More of a planet. I've been using mulch for as long as I've been making electronic music, and while everything else i've been using shifts back and forth, I am always using mulch for something. It's the only computer program I use live (except for Reaktor sometimes).
These days, I use it with numerology reaper, and all my hardware toys :).
@Amzonx, I have been looking at Numerology, have downloaded the demo (which sometimes seems to freeze AM, sorry to say). Can you tell me, will Numerology enable me to play a sequence or phrase on a hardware or software synth and then have that phrase play automatically as a loop? Can it record actions on a keyboard, in other words. And is it able to quantize the notes in that loop? Thanks in advance.
Other than the fact that I use Ableton live, I use AM by itself most of the time in different ways. I only use a wave editor to cut some files up. Sometimes I just use the onboard contraptions to generate sound and movement and then record straight to wav. I play drums and some keys so I've set-up AM with mobius looper for jamming live with a friend. I find AM to be perfect for that as I see all the signal path in front of me. On one midi input I have the keyboard controller and the other I have the roland spd-sx to trigger drums or sometimes the spd-sx is plugged in an audio input and the korg wavedrum oriental is plugged in the spd-sx's audio input. I can do the same in Ableton live but I prefer AM as it is more visual.

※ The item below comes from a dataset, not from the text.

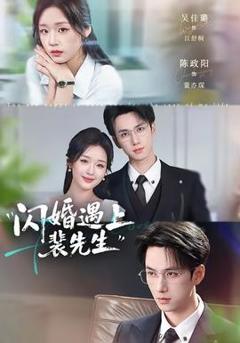 闪婚遇上裴先生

@Winslow17, I don't know about Numerology, but I'm pretty sure piz midiLooper does exactly that: http://thepiz.org/plugins/?p=midiLooper
dl
@drlids I won't say it's easier, but If you spend some time setting up a looper/recorder with external control to grab chunks of the audio you want cut up it can be much more "hands on" and rewarding feeling than cuting and pasting things up in a traditional DAW environment with some practice.
-can i be a pain and request more detail regarding this process?!
Other things to do to get cut and paste sounds are to use the metasurface with the matrix mixer, delays and granulators. By sending the same audio through the mixer at different times and adjusting the volume it's like you're cutting and pasting. And see what Winstontaneous said about gates as they offer plenty of options too. You can use a delay to monitor the sound and then adust a mixer to trigger a gate, etc.
-this too! please explain!?!?
I, too, would be very interested in hearing more about using the looper to grab chunks of audio, and about the use of gates for making rhythms.